The Editor's Notepod, Wed., Apr. 27, 2011

Wallingford is going the partisan route, it seems, in choosing an interim tenant representative for the Housing Authority – or not, as may be. Tenants, one can only hope, are ready to scream “A plague on both your houses!”

Our sympathies to the family of Cheshire Town Councilor Anne Giddings, who died Monday evening a month after an automobile crash. Her loss will be felt very deeply.

Meriden’s budget seems to be taking shape with less of the acrimony than has sometimes been the case. Setting figures this year, with the state budget still up in the air, is a bit like aiming a gun in the dark, but that’s the way it always is, since budget processes on both levels of government are fairly simultaneous. And the school board is trimming its sails closely as each day passes.

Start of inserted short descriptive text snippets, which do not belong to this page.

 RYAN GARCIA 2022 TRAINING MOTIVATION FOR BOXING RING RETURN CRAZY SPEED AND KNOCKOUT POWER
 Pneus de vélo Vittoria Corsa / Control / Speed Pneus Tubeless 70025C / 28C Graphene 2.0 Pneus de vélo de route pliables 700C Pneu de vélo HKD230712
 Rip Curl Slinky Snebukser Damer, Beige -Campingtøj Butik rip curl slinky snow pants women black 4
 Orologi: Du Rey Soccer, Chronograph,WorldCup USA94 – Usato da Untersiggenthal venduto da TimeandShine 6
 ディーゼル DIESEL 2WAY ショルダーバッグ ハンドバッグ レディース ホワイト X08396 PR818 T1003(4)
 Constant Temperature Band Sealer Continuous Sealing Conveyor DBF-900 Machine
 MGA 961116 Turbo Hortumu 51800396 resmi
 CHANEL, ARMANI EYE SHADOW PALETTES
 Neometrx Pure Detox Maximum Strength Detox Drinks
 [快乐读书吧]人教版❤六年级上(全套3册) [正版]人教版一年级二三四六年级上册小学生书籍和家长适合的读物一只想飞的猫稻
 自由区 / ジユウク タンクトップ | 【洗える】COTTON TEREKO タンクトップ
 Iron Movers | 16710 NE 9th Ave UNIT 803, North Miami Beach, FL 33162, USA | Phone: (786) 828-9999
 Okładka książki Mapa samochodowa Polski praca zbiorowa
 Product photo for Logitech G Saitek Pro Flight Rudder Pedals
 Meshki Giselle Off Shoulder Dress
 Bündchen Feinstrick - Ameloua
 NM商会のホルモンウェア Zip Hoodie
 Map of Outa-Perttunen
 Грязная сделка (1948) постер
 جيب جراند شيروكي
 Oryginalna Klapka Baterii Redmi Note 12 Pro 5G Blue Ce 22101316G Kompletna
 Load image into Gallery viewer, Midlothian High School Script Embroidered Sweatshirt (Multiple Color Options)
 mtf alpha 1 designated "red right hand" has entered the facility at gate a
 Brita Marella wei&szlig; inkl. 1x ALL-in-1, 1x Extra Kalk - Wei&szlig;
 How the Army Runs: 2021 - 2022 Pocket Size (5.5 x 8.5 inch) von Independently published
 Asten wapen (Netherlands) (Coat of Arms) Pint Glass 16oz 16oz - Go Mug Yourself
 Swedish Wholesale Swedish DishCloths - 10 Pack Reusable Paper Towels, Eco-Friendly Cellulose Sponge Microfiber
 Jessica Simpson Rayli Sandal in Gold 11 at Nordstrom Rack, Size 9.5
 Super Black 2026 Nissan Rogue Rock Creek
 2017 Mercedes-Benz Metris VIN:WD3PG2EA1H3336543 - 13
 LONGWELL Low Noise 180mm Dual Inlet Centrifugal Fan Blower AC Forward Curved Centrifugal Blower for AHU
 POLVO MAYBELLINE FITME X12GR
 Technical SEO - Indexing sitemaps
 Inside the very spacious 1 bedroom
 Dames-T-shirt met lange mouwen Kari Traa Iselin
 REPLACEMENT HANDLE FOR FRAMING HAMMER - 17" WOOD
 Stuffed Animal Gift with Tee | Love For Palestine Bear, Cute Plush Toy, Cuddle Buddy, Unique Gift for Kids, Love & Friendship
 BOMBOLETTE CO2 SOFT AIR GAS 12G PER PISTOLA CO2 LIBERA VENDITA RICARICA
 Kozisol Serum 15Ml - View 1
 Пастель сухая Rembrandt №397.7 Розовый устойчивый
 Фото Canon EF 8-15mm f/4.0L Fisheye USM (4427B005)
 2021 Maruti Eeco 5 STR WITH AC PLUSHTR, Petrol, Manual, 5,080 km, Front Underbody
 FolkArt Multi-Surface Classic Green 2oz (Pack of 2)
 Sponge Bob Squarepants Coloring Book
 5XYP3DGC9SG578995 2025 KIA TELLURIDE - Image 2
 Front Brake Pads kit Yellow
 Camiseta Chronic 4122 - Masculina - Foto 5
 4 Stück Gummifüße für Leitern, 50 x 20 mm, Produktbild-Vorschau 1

Connecticut’s legislature is tinkering with the rules at both ends of the school system, which isn’t necessarily a bad thing. While efforts are still underway to try to require high school kids to remain in school until they turn 18, as a number of other states do, they are also attempting to insure that kindergarteners are a little older (three months) when they begin school – which is fine, but the point was the now missing guarantee of pre-school care.

Congratulations to Jack Masterson (better known at the Daffodil Festival as Smokey Bear). The former South Meriden firefighter and lieutenant will serve as the Grand Marshal of this weekend’s Daffodils on Parade.

There’s not much choice about paying for an outside investigation of allegations concerning the Meriden Police Department. Remember, in this situation, money is the least of the costs in the final analysis.